Strategic Default Does Not Save Money on Student Loans
Unless you qualify for student loan forgiveness, paying down your college debt is the best way to get rid of it. Even bankruptcy is unlikely to provide a solution.
As a result, you may be considering intentionally defaulting on your student loan debt to see if you can settle for less than what you owe. This practice is common with other types of debts, and there are several debt settlement companies who can help you do it.
When it comes to student loan debt, however, strategic default is not a good idea. Here’s why and what to do instead.
Why Strategic Default Won’t Help
If you’ve defaulted on your student loans, the U.S. Department of Education will typically refer your account to a debt collection agency. Collection agencies can offer three student loan settlement options without prior approval from the U.S. Department of Education, including:
- A waiver of collection charges
- A waiver of half of the interest accrued since you went into default
- A 10% reduction of your balance
Unfortunately, none of these will save you money compared with keeping your loans in good standing. That’s because collection charges on defaulted student loans can add up to 25% of your combined principal and interest.
So even if you manage to get a 10% reduction of your principal and interest, collection charges can neutralize the savings.
A student loan settlement is mainly beneficial to borrowers who have been in default on their federal student loans for a decade or more, since it discounts the interest that has accumulated since the default. But, the U.S. Department of Education never settles for less than the loan balance when the loan went into default.
Thus, a student loan borrower who is current will never save money by defaulting on the debt.
What’s more, defaulting on student loans can ruin your credit when the collection agency reports the past-due account to the three national credit bureaus. If you plan to borrow money again in the near future, you’ll likely have to pay a higher interest rate. If your credit is bad enough, lenders may consider you too much of a credit risk and deny your application.
All things considered, a strategic default with student loans will likely cost you a lot more than if you were to continue making regular payments.
More Effective Alternatives to Strategic Default on Student Loans
If you’re struggling to get by with your current monthly payments or you’re looking for ways to get rid of your student debt faster, here are some better options to consider.
Student Loan Forgiveness or Repayment Assistance
The federal government, state and local governments, and certain employers can provide some help with paying down your student loan debt.
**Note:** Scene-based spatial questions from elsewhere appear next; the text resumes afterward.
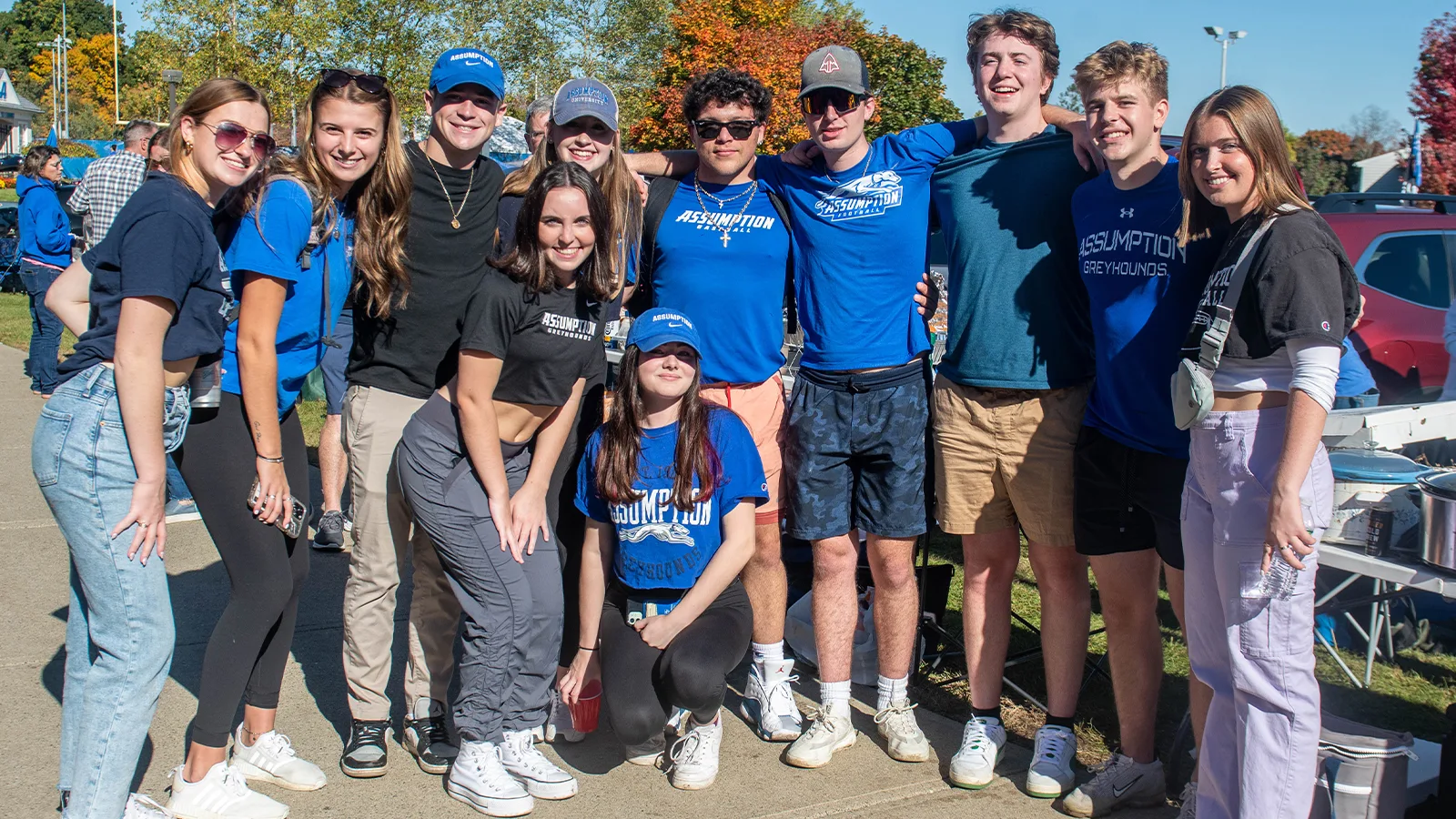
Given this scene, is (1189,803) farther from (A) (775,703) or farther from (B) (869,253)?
(B) (869,253)

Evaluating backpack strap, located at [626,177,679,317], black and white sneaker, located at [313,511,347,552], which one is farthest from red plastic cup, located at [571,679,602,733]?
black and white sneaker, located at [313,511,347,552]

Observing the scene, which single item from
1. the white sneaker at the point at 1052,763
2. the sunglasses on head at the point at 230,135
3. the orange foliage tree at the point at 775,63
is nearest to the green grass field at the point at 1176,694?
the white sneaker at the point at 1052,763

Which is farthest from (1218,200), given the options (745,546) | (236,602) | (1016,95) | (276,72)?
(276,72)

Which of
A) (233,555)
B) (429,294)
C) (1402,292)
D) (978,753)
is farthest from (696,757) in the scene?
(1402,292)

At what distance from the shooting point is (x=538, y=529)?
3480mm

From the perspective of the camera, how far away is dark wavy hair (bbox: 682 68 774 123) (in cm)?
371

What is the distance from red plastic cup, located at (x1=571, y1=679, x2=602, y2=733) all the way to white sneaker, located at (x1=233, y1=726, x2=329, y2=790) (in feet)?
2.63

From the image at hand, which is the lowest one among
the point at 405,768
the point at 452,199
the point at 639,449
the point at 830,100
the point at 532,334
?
the point at 405,768

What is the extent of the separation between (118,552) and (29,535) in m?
4.07

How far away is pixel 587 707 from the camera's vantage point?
371cm

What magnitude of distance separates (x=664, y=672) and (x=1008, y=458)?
50.3 inches

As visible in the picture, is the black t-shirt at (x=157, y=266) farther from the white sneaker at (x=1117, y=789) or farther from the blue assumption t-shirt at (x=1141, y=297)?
the white sneaker at (x=1117, y=789)

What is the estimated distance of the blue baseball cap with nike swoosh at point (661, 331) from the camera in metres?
3.47

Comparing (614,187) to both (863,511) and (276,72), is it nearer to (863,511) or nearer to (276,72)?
(863,511)
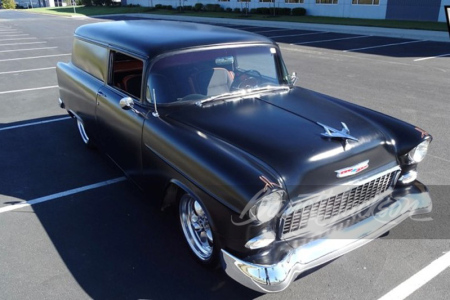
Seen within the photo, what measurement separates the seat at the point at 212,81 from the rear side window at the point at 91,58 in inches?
54.6

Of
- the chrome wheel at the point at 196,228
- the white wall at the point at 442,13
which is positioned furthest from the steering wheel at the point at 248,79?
the white wall at the point at 442,13

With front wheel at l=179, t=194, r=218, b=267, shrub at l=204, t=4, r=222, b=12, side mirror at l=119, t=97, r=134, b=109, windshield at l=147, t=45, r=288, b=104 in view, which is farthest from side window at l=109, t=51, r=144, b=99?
shrub at l=204, t=4, r=222, b=12

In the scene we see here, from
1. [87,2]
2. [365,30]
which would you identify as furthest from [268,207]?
[87,2]

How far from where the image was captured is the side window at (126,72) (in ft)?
12.5

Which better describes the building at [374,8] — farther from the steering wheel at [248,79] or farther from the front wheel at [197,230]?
the front wheel at [197,230]

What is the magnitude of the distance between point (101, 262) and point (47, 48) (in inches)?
610

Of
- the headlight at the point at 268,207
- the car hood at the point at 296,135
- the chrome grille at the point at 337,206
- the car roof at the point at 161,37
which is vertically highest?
the car roof at the point at 161,37

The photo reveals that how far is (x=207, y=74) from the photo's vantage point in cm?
355

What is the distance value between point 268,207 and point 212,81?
5.26 feet

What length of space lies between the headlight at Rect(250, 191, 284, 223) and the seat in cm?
147

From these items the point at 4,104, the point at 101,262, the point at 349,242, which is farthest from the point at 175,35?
the point at 4,104

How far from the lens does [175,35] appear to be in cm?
389

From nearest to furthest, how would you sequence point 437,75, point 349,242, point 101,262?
point 349,242, point 101,262, point 437,75

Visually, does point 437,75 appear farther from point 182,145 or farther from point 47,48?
point 47,48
Whether it’s assistance with paying down your balance or outright forgiveness, you may be able to get rid of a large amount of debt in a relatively short period.
Income-Driven Repayment Plans
The U.S. Department of Education provides income-driven repayment plans to reduce how much you pay each month. Your payment will be based a percentage of your discretionary income, which is determined by your income, family size, and state of residence.
Once you’re on an income-driven repayment plan, your repayment term will be extended to 20 or 25 years, after which any remaining balance will be forgiven.
Student Loan Refinancing
If you have great credit and a solid income, you may be able to reduce your monthly payment, interest rate, or both through student loan refinancing.
Just keep in mind that refinancing federal loans with a private lender means you lose certain benefits, including access to forgiveness programs and income-driven repayment plans.
Also, many student loan refinancing lenders offer variable rates that can increase over time, potentially costing you more over the life of your loan. Think carefully before you refinance and consider doing a fixed rate to avoid future fluctuations.
Defaulting Is Never Worth it
Some people default on their student loans because they’re experiencing severe financial hardship. But, if you can manage to make your monthly payments or you can take advantage of opportunities to lower your payment or get outside help, defaulting is the last thing you’ll want to do.
Not only will it likely cost you more to settle, but it can also destroy your credit, causing more problems in the long term. If you have other options available, use those first to get the relief or help you need.